How to avoid getting steamrolled by OpenAI, Anthropic, or Google? Reum loves regulated industries - friction as a moat. His firm had a near-billion-dollar exit in AI for 911 call centers. Hyperscalers will get there eventually, but not for a few billion dollars. Healthcare is also on the list: they'll come, but regulation slows them down. Xu distinguishes between 'velocity markets' (fast followers win) and 'depth markets' (hard things stay hard). Example: a portfolio company using transgenic chickens to manufacture complex proteins. Chickens still take time to hatch, so that's a depth market. For now.
Are there genuinely novel ideas, or just remixes? Both, says Xu. Consensus categories like agents for finance and healthcare have strong founders who will likely win. But the most interesting ideas are the ones you can't imagine as a business - like OpenArt, which started as a prompt-discovery page after Dall-E and Stable Diffusion launched. How is that a business? Nobody knew. Two years later: $70 million ARR. The lesson: bad ideas become good again. Four years ago, selling to Hollywood was a bad idea. Then generative AI happened. Now Cursor, dismissed as an 'AI wrapper,' exits at $60 billion. And researchers, once paid barely above the poverty line, are Twitter celebrities.

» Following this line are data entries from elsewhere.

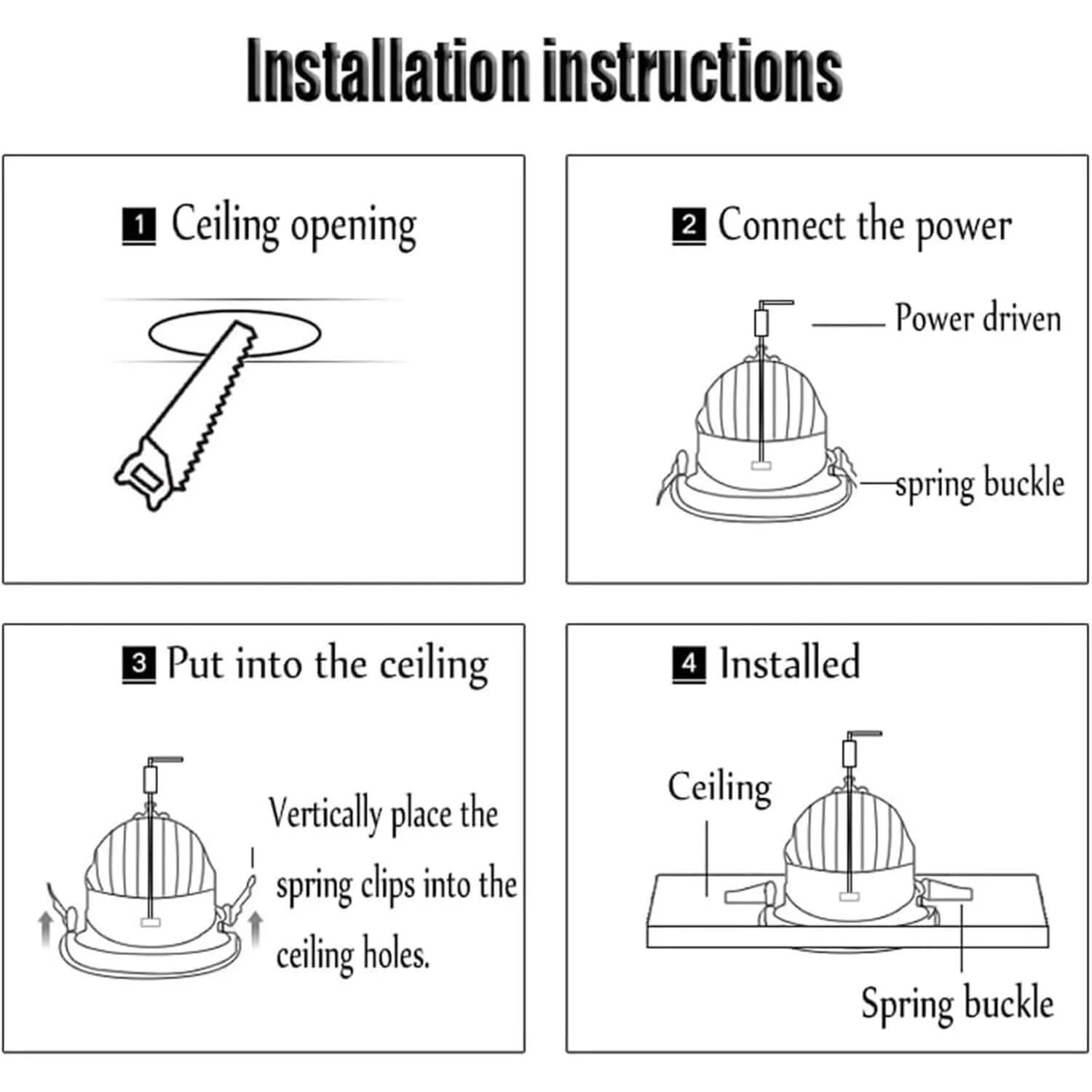 Installation instructions

1 Ceiling opening

2 Connect the power

Power driven

spring buckle

3 Put into the ceiling

Vertically place the spring clips into the ceiling holes.

4 Installed

Ceiling

Spring buckle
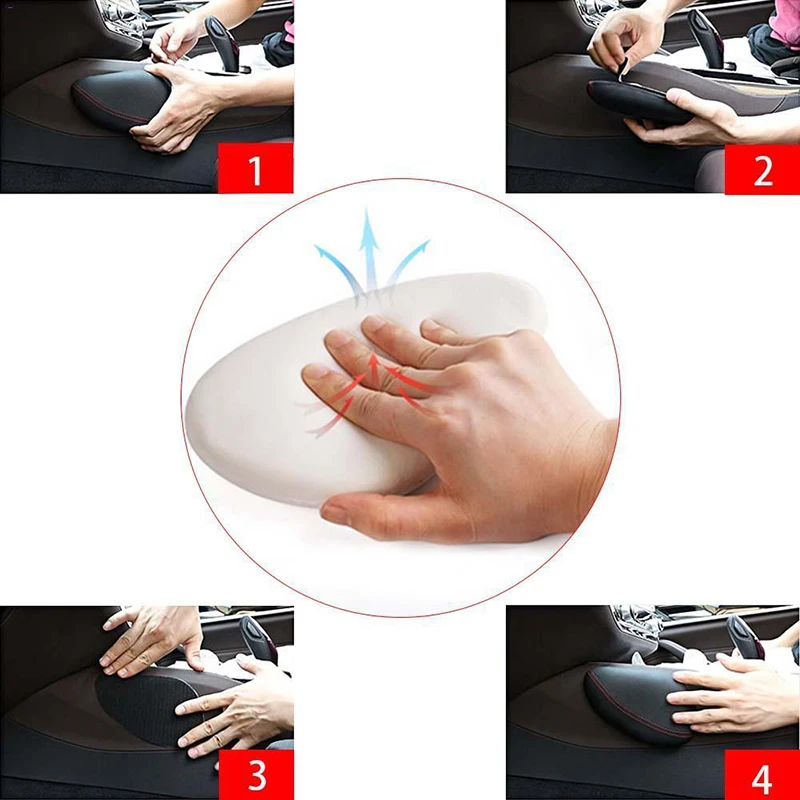 1

2

3

4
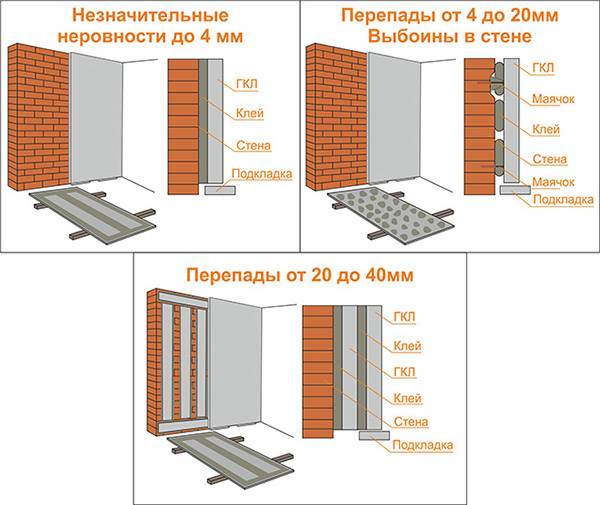 Незначительные неровности до 4 мм

ГКЛ
Клей
Стена
Подкладка

Перепады от 4 до 20мм
Выбоины в стене

ГКЛ
Маячок
Клей
Стена
Маячок
Подкладка

Перепады от 20 до 40мм

ГКЛ
Клей
ГКЛ
Клей
Стена
Подкладка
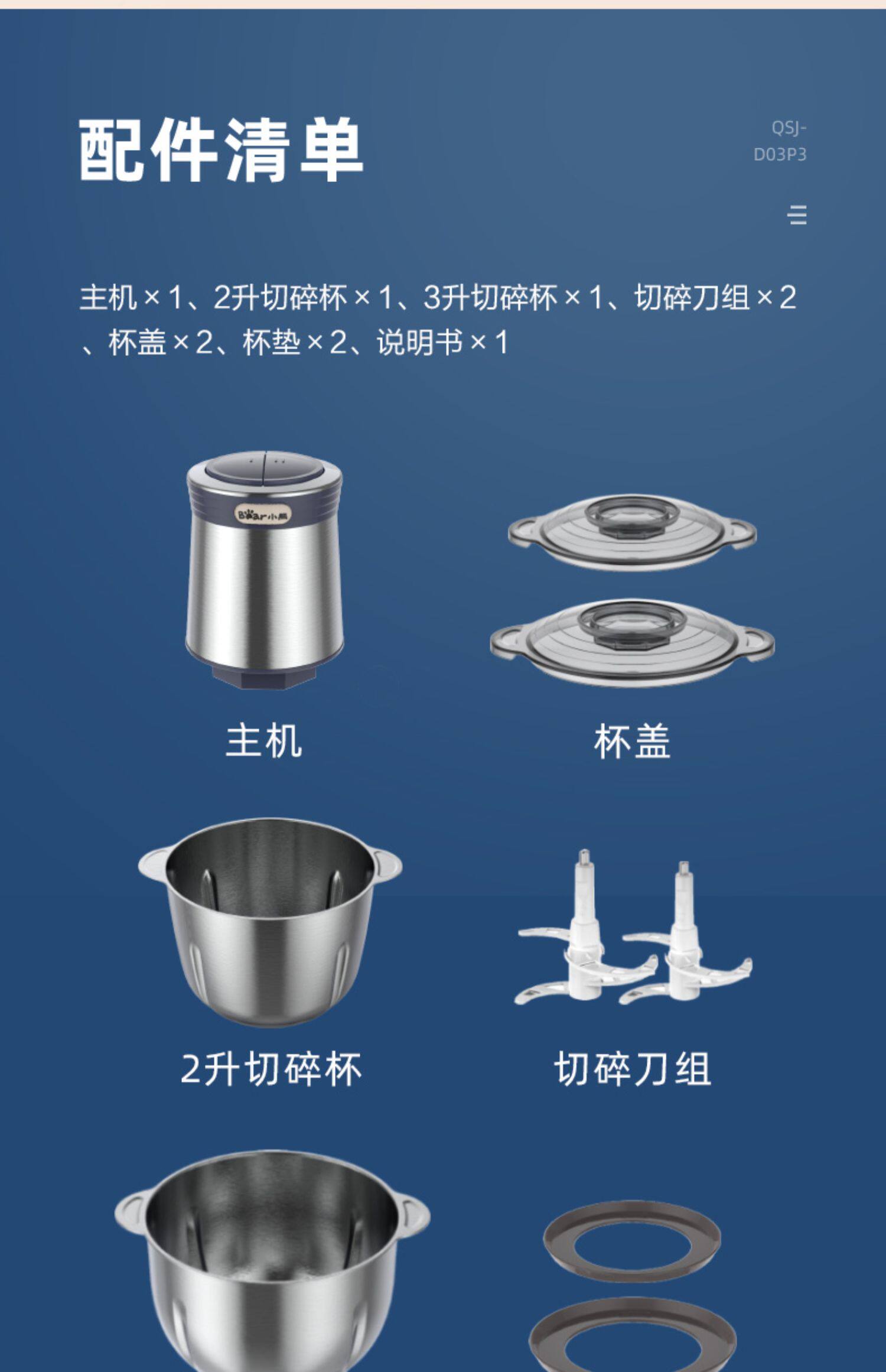 配件清单

QSJ-D03P3

主机×1、2升切碎杯×1、3升切碎杯×1、切碎刀组×2、杯盖×2、杯垫×2、说明书×1

Bear小熊

主机

杯盖

2升切碎杯

切碎刀组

Reum thinks we're in the early innings. The first wave is obvious and crowded; the second and third ripples (like a heavy rock skipping across water) are where the magic happens. Those are harder bets but come with saner valuations and better ROIs. The SpaceX IPO, meanwhile, is about to shower LA employees with cash - more widely distributed than any VC-led liquidity event. Reum advises anyone with a house, boat, or plane to take advantage. More importantly, major liquidity events spawn second waves. The previous LA cycle gave us Riot Games, Tinder, Snap. This one could be bigger.
Three years ago San Francisco was declared dead. It's not. But LA has something SF lacks: taste. The next frontier in AI isn't more compute - it's making things that resonate emotionally, culturally. SF has the technical talent; LA has taste in spades. And as AI automates more technical work, taste becomes the differentiator. So maybe the chickens - transgenic or otherwise - will come home to roost in Los Angeles.